Ch 24: "Sir Walter, indeed, though he had no affection for Anne, and no vanity flattered, to make him really happy on the occasion, was very far from thinking it a bad match for her. On the contrary, when he saw more of Captain Wentworth, saw him repeatedly by daylight, and eyed him well, he was very much struck by his personal claims, and felt that his superiority of appearance might be not unfairly balanced against her superiority of rank; and all this, assisted by his well-sounding name, enabled Sir Walter, at last, to prepare his pen, with a very good grace, for the insertion of the marriage in the volume of honour."
In contrast, CW was more introspective, and felt much more deeply, as evidenced by not only his "I'm all undone" letter to Anne, and their subsequent conversations. Soul, agony, hope, penetrating and overpowering feelings, long waits, all those are words for the inner man.
Ch 23: "You pierce my soul. I am half agony, half hope....could I have read your feelings, as I think you must have penetrated mine. I can hardly write. I am every instant hearing something which overpowers me...."
Ch 23: "But to be waiting so long in inaction, and waiting only for evil, had been dreadful."
And after the dip into despair, his spirits soared. I don't think Sir Walter ever experienced such a range of emotions. Determinations, spirits rallying, hopes revived... All those are things that Sir Walter had poor taste for (unless they were for his keeping up appearances).

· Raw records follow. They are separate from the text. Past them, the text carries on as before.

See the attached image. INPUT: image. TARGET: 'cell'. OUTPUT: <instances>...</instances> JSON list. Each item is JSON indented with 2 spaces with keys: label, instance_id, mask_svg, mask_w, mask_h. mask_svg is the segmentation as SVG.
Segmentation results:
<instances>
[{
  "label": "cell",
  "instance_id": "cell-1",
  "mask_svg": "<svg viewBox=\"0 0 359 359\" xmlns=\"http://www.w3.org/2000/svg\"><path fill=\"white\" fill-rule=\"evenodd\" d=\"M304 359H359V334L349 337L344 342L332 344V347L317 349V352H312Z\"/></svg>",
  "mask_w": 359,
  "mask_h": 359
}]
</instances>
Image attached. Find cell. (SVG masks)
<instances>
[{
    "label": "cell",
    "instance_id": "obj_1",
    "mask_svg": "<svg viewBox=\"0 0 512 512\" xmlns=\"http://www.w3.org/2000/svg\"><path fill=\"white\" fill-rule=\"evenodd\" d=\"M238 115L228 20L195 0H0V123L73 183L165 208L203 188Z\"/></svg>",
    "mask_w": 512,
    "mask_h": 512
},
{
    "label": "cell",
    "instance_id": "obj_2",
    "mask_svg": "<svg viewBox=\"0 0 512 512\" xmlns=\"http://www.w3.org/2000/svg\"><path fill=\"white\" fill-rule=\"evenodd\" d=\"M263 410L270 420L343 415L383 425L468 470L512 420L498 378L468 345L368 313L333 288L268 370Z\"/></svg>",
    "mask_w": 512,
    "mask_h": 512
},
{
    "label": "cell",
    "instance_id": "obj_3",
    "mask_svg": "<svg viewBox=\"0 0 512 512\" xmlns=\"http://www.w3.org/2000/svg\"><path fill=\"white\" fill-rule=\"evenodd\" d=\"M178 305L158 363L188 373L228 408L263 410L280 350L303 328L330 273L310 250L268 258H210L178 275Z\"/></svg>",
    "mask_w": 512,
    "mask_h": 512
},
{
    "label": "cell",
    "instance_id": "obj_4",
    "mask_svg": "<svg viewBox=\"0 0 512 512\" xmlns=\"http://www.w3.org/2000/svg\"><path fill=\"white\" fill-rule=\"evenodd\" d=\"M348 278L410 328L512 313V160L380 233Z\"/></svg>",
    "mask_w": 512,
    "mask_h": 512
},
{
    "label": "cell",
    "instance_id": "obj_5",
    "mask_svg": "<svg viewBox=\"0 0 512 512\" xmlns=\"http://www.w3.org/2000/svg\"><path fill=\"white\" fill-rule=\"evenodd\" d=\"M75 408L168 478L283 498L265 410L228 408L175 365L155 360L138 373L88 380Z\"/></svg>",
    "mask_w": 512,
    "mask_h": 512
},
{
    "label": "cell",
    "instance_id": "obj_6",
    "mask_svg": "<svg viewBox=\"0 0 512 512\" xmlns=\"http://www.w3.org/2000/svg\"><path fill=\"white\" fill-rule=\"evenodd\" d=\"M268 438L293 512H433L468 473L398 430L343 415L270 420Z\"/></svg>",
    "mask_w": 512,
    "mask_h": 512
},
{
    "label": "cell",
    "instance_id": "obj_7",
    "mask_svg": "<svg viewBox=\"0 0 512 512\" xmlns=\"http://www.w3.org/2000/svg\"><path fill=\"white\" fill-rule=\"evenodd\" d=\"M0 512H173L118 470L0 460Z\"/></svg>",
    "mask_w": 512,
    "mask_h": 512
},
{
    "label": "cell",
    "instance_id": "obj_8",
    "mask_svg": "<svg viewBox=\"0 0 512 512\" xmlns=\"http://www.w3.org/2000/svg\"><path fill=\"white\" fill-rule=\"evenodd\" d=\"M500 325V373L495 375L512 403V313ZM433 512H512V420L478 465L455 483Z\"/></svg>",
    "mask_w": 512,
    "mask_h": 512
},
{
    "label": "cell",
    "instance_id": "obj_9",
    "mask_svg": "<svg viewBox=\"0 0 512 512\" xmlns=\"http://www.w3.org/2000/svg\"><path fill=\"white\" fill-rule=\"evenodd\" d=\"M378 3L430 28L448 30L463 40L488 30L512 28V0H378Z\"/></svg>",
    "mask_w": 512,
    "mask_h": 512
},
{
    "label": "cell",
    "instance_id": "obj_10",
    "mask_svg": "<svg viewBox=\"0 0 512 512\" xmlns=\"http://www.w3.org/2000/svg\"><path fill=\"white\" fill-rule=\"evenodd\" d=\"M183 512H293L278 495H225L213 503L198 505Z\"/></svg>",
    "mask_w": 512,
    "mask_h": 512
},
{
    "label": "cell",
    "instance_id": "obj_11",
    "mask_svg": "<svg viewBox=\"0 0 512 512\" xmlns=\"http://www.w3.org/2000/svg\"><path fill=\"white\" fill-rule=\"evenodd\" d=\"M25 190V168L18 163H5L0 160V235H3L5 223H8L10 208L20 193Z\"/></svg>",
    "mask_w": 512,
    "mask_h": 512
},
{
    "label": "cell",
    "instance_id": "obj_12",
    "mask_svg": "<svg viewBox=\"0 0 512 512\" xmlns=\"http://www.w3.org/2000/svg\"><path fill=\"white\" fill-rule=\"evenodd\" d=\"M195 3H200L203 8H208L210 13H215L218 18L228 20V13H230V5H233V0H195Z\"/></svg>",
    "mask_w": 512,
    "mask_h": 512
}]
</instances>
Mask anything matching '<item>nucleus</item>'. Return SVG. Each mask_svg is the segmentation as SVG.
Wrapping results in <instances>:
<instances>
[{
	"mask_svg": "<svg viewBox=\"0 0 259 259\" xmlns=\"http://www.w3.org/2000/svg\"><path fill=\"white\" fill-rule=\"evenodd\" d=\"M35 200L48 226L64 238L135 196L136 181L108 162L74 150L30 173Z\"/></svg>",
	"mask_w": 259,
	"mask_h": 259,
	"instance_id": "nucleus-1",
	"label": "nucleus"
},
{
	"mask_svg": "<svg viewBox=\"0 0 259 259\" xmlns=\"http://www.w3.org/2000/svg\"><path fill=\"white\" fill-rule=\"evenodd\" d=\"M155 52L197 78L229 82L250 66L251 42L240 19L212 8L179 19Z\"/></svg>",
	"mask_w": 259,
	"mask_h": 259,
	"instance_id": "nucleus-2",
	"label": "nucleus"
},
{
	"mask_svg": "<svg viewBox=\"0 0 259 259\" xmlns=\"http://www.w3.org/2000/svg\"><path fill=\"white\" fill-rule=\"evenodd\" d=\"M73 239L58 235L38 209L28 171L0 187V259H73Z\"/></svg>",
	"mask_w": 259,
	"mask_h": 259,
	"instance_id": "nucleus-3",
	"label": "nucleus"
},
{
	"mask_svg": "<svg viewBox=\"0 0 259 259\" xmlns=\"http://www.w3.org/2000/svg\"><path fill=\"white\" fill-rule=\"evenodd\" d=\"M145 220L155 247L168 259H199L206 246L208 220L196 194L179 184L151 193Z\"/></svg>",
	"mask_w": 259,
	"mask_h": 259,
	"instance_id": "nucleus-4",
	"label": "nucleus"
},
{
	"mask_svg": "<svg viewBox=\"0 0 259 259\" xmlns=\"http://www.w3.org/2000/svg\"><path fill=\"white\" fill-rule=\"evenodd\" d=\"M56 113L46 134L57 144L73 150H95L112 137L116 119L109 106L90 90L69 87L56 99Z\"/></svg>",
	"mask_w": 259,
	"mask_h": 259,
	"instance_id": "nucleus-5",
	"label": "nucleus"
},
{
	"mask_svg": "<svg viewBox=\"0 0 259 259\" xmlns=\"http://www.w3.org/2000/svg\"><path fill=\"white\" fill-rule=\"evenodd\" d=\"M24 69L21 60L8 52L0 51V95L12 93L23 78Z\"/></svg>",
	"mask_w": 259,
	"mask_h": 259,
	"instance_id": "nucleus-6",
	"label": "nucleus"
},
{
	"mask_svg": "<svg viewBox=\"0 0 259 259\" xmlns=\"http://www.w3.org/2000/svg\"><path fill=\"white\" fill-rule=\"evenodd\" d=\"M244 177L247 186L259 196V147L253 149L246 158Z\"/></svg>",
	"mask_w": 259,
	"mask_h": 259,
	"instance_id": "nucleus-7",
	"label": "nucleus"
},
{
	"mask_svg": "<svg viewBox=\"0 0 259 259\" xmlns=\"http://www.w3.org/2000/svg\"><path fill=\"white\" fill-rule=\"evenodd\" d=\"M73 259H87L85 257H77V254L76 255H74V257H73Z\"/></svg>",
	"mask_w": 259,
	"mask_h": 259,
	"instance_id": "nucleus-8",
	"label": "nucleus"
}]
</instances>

Ch 23: "I was determined to see you again. My spirits rallied with the morning, and I felt that I had still a motive for remaining here."
Having lived with Sir Walter all her life, Anne was undoubtedly refreshed to see more realism outside the walls of Kellynch. I think too that although Kellynch was her ancestral home, Anne felt more freedom away from it than in it.

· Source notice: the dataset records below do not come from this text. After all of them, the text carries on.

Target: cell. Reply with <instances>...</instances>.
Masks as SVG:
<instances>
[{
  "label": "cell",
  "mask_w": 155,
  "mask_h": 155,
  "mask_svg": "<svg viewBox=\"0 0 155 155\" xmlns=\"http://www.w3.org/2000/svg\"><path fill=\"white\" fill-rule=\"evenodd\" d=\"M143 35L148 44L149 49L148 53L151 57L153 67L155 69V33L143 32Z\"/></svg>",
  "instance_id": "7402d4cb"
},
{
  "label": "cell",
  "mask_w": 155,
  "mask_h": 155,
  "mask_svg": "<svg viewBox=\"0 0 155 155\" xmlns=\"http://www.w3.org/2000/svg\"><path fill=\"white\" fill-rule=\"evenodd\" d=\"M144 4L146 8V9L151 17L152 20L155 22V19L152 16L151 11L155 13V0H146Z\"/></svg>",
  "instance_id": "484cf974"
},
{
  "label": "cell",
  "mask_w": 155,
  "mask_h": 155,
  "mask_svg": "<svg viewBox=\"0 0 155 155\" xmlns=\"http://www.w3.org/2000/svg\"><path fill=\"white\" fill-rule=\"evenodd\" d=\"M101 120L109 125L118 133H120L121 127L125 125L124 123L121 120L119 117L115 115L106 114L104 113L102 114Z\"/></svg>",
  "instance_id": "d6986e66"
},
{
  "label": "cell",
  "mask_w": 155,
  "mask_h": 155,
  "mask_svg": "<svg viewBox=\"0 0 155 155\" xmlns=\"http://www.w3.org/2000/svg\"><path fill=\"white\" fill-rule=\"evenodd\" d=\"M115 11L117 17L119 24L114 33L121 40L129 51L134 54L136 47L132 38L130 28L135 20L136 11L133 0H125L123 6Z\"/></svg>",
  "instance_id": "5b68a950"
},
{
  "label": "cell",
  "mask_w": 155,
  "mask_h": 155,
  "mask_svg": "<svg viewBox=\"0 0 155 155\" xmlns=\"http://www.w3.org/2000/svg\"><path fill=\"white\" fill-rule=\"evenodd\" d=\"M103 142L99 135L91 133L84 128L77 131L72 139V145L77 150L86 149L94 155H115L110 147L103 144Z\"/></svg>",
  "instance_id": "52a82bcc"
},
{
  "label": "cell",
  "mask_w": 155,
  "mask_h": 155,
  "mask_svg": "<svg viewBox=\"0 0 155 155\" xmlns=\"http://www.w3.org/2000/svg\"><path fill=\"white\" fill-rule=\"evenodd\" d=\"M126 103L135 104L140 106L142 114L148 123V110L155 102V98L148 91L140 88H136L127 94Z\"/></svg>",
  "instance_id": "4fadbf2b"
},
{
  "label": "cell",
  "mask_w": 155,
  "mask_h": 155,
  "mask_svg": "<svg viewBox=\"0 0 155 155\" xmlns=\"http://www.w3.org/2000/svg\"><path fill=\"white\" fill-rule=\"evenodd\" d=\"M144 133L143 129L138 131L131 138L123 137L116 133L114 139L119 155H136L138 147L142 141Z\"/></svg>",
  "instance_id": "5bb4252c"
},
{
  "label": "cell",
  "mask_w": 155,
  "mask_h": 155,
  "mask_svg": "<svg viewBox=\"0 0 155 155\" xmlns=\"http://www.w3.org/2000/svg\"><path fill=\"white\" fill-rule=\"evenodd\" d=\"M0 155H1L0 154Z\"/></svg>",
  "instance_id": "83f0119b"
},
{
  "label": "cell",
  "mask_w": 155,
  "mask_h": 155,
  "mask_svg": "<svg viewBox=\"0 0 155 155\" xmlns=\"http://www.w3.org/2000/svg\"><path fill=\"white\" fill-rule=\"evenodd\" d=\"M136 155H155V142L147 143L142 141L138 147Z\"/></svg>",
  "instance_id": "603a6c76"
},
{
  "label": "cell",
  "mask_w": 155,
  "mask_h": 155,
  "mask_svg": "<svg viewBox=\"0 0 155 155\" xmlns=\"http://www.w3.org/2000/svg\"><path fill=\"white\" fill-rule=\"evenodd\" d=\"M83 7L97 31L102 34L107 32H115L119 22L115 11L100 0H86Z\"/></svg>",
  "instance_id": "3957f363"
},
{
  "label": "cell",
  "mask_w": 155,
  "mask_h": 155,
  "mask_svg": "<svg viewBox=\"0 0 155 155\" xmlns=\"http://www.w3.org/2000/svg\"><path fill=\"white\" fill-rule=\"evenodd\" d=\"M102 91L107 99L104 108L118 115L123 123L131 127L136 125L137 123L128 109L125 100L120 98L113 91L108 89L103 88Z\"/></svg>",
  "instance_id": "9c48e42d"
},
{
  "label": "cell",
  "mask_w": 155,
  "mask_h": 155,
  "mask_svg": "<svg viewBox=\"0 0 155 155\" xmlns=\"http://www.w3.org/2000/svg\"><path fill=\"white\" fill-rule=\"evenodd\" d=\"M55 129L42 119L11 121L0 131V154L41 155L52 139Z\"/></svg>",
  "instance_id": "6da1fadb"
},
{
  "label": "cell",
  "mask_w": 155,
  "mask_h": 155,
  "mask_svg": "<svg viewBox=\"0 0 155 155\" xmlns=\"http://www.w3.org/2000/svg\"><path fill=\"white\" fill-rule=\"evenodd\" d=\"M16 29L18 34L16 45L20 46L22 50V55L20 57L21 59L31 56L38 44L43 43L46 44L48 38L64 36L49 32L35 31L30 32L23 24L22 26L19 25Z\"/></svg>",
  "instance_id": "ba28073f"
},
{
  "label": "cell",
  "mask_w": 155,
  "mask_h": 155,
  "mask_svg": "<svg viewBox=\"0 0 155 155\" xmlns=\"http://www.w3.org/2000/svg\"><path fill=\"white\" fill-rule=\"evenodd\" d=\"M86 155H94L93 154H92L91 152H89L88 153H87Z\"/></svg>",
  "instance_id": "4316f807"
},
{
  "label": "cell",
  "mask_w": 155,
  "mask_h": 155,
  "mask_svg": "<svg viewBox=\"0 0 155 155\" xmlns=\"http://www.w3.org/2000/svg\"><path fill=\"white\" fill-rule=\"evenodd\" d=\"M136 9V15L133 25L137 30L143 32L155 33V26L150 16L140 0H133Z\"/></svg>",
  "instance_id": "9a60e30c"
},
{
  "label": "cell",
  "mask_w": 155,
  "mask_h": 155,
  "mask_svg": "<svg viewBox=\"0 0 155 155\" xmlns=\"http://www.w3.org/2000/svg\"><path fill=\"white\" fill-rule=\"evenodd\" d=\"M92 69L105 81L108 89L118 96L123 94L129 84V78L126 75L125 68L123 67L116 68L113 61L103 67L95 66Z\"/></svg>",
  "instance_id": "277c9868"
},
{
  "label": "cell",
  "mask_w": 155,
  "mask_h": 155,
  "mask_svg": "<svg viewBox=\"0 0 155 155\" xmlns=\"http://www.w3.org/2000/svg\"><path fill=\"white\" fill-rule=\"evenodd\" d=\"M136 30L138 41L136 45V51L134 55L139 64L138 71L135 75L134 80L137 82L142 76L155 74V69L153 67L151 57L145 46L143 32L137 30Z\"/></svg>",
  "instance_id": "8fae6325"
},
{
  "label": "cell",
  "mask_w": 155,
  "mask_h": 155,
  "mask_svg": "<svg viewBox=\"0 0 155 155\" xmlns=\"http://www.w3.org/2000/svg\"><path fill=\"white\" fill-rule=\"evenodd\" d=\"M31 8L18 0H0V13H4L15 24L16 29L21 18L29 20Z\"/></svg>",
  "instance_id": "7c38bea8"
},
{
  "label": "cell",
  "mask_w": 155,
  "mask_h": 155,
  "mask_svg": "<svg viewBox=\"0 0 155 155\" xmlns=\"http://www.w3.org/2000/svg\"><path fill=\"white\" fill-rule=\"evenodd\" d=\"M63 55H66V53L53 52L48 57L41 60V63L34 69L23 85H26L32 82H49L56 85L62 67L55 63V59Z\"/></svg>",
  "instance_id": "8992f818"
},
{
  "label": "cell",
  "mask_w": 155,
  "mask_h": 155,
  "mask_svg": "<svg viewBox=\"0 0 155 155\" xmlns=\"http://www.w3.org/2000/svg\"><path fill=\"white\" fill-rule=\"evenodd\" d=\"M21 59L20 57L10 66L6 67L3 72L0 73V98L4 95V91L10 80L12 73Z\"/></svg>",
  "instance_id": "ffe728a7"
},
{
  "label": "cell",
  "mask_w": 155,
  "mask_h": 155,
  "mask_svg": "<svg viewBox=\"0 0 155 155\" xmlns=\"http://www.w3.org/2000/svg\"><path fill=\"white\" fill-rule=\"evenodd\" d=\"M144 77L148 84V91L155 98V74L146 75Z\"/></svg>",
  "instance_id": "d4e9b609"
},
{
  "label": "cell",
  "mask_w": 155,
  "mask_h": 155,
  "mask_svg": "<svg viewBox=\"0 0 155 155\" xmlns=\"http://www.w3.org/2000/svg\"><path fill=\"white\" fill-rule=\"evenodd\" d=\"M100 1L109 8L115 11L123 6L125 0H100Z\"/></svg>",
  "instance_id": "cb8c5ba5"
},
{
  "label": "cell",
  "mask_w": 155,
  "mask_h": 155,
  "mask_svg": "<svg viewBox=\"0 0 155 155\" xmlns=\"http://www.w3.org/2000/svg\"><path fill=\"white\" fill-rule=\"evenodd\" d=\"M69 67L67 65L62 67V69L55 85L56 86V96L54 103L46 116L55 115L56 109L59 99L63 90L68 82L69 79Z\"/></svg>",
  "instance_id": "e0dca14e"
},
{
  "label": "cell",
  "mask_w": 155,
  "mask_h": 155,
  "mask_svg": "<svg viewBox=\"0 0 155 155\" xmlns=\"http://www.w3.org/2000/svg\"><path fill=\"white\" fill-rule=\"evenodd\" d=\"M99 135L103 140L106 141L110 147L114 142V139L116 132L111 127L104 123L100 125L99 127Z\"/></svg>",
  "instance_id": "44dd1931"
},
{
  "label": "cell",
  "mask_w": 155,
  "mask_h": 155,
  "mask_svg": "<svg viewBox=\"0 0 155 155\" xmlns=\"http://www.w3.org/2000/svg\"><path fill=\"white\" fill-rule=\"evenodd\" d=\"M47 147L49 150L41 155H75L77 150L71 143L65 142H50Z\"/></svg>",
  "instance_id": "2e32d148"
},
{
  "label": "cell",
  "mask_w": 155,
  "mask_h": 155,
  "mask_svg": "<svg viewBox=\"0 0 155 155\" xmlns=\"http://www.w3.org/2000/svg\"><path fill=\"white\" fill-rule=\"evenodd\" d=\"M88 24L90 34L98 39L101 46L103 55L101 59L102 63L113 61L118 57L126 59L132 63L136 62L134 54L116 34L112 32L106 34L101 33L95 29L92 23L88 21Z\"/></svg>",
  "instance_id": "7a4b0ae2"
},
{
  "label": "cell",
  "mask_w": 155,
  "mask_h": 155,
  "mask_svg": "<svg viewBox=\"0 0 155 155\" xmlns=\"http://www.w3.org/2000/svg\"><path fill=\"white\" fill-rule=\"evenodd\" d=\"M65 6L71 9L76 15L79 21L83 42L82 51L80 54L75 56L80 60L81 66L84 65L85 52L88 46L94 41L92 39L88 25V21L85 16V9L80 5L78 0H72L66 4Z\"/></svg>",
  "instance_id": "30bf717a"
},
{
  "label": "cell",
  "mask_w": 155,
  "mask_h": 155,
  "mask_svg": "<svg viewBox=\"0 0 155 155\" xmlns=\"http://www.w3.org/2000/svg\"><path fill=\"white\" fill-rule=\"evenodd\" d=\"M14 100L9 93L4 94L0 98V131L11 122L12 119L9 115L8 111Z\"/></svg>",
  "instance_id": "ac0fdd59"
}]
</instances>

I think the turning point in Anne's life did not come in 1806 when she met CW, but rather it happened when she went to stay at Uppercross which was where she started to see things differently (Musgroves, Crofts, later on Harvilles, Benwick, etc).
The choice of the place name Uppercross interested me as well. It was as if Anne got up and crossed over to a new perspective in her life. Sort of her Part II, if you will.